EBay has put its former chief executive, Meg Whitman, on the witness stand on Monday to make the case that Craigslist unfairly denied the Internet giant a seat on its board.

Whitman, who said she was "currently running for the governor of California," was expected to spend several hours detailing the negotiations that led to eBay's investment in Craigslist and eventual falling out with the classified ad company's top executives.



The founders of Craigslist and eBay, Craig Newmark and Pierre Omidyar, will also be called to give their accounts.



EBay wants to shed light on the "coercive plan" that it has said Newmark hatched with Craigslist Chief Executive Jim Buckmaster to dilute eBay's ownership stake, ultimately stripping eBay of its seat on Craigslist board.



Craigslist has hit back that eBay used its board seat to glean information to launch its own classified site, Kijiji.



Craigslist also claims that eBay used deceptive tactics to direct traffic away from its site.



EBay, one of the high-flyers in the dot-com boom, pioneered online auctions and spurred millions of people around the world to sell and buy on the Web.



Despite generating $8.5 billion (£4.8 billion) of revenue in 2008 and employing thousands of people, the San Jose-based company has been forced to broaden its market to better compete and expand beyond its traditional online auctions.

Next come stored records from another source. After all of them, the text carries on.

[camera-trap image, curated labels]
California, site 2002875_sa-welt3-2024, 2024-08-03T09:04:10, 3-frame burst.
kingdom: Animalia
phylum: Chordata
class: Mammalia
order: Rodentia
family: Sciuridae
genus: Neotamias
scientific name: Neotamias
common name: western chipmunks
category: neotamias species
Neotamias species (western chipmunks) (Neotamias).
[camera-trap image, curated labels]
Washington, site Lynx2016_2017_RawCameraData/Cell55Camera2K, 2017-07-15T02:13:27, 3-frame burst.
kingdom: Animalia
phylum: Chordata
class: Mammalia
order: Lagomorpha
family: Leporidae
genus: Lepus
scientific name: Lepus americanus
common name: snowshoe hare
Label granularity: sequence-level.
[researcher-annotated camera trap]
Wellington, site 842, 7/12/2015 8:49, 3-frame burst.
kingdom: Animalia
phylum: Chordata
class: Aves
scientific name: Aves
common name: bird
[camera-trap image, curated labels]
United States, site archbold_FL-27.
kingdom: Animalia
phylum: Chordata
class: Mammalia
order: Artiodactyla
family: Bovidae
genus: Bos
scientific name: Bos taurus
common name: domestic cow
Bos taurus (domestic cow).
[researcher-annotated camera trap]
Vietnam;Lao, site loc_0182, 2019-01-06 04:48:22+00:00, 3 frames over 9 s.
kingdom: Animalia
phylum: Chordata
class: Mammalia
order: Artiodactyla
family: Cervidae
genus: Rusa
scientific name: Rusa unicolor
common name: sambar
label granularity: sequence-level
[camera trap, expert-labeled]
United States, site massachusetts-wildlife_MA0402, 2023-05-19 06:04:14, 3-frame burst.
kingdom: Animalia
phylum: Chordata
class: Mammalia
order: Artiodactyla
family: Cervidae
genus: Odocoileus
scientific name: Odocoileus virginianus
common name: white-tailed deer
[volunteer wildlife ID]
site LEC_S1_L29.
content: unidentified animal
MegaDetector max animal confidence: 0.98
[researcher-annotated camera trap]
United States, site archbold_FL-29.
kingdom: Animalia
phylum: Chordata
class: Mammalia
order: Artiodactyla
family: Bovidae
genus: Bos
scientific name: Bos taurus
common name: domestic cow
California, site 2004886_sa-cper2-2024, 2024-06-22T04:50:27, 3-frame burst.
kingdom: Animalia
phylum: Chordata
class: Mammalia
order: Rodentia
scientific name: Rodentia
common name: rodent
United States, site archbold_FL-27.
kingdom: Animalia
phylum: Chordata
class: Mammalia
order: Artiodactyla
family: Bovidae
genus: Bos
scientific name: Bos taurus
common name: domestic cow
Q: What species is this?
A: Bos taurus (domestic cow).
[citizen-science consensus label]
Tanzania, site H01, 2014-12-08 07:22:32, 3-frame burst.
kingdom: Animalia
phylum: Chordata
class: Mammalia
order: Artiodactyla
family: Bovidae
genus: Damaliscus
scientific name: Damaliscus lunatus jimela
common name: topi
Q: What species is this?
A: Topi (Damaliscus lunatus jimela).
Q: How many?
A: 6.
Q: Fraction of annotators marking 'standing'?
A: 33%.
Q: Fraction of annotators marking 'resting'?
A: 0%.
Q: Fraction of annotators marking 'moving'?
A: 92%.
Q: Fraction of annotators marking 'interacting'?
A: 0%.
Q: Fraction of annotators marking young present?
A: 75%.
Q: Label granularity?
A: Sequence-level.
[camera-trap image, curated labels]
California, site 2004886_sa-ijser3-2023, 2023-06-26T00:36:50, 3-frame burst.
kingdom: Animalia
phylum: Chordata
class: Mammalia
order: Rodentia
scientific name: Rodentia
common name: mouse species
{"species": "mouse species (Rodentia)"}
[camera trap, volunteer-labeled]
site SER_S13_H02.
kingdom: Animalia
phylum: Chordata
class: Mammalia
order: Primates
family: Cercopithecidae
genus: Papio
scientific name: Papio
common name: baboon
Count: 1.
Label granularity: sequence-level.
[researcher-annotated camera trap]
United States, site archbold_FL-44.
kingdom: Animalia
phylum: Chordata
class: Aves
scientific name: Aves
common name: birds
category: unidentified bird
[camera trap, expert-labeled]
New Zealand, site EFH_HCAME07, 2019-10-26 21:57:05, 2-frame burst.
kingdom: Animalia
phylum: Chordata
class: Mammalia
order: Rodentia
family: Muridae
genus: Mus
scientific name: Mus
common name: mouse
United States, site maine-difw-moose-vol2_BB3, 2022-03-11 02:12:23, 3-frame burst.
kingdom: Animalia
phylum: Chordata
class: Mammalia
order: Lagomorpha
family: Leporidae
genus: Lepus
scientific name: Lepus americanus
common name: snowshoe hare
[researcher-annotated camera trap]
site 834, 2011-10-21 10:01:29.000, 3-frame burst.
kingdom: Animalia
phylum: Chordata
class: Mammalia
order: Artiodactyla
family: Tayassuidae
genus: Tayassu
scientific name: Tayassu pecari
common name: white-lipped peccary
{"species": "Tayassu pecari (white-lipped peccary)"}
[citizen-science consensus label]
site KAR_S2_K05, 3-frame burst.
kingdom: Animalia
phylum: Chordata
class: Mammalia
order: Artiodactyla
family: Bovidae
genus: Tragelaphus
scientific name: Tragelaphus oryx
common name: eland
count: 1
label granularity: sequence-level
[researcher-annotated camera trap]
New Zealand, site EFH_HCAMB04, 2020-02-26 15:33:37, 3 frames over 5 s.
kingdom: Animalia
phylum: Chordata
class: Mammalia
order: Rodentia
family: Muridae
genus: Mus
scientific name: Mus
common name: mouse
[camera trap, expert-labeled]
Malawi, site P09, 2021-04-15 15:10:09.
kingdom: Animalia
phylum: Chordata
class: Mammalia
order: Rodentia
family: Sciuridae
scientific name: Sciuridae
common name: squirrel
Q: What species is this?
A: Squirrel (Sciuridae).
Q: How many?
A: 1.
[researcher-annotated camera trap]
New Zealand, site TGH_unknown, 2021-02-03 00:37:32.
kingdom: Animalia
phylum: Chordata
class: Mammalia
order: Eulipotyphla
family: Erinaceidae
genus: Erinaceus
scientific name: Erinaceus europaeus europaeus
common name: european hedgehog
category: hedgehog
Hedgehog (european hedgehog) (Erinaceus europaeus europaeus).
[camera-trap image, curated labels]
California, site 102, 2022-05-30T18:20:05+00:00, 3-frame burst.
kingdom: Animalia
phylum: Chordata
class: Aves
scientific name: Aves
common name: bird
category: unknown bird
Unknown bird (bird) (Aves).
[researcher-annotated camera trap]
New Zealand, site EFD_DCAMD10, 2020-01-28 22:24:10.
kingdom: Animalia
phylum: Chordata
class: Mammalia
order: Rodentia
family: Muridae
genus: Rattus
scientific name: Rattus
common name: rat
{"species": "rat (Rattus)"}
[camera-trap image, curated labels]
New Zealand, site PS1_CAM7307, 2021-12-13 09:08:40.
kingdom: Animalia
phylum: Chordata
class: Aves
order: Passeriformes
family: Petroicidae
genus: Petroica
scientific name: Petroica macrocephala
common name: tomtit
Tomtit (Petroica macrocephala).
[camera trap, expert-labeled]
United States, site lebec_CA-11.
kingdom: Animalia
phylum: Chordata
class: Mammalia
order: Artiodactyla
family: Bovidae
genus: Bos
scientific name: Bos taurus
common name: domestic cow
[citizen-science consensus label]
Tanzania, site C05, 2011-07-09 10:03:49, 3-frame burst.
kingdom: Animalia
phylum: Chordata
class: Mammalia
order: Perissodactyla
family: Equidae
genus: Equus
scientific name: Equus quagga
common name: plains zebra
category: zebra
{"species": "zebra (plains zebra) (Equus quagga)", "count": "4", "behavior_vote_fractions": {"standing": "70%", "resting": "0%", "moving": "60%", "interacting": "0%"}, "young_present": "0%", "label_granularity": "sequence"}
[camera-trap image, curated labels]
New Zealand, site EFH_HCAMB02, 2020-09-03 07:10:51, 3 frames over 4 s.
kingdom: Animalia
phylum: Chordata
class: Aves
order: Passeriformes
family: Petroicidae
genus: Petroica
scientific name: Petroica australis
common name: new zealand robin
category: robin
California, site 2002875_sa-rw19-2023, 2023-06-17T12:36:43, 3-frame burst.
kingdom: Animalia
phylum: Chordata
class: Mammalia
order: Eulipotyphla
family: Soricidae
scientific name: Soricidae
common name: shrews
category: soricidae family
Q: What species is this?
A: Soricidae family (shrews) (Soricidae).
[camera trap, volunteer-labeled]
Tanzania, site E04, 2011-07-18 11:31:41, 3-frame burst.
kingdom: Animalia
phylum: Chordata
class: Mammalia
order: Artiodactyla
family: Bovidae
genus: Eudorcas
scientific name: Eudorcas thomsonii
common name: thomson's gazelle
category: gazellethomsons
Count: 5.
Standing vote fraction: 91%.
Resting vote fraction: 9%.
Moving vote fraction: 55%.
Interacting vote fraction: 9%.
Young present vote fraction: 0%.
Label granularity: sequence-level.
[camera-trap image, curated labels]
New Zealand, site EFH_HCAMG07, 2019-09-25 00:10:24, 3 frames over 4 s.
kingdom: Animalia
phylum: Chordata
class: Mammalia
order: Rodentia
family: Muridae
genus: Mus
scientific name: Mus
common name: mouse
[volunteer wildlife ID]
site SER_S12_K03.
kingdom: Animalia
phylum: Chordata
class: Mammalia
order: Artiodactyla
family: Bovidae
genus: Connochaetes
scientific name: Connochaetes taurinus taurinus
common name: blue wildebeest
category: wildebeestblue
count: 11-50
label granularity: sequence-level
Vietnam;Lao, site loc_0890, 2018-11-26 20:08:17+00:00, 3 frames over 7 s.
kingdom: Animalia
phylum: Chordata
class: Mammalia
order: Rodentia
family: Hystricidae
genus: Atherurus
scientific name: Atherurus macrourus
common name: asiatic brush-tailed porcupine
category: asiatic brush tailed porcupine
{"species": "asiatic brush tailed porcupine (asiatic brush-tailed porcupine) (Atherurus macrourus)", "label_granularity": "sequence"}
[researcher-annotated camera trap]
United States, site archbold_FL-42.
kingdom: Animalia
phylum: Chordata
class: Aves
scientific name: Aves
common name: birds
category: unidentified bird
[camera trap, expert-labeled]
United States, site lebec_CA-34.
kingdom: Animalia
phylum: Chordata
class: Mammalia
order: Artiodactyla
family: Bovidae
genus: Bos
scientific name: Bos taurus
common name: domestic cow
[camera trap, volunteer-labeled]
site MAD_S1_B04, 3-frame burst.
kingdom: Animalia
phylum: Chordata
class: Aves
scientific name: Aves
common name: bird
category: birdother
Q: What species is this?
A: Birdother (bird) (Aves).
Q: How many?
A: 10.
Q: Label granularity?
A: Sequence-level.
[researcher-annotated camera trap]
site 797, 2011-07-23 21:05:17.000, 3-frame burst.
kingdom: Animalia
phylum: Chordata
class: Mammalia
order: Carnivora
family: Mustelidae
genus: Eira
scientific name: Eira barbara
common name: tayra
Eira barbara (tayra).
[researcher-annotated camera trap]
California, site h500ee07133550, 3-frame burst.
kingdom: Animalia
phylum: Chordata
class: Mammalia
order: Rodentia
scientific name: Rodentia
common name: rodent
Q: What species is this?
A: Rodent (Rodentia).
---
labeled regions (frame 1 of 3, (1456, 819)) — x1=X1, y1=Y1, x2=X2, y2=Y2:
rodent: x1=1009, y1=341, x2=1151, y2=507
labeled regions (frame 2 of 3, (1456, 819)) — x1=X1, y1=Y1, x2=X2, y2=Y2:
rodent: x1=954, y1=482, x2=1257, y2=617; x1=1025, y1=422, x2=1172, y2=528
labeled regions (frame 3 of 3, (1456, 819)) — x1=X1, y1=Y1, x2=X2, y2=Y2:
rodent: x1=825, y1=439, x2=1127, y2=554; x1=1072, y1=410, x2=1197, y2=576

In contrast, privately held Craigslist, with only a few dozen employees, is now the top US online classifieds site, beloved for its mostly free service to help people find homes, adopt pets or sell junk from their garages.



Craigslist claimed that after eBay's 2004 purchase of shares from one of the classified site's original investors, Whitman maintained Craigslist would become eBay's "play in classifieds."



But Craigslist said eBay never revealed that it was developing its own classified site, Kijiji, which it launched internationally in 2005 and in the United States in 2007.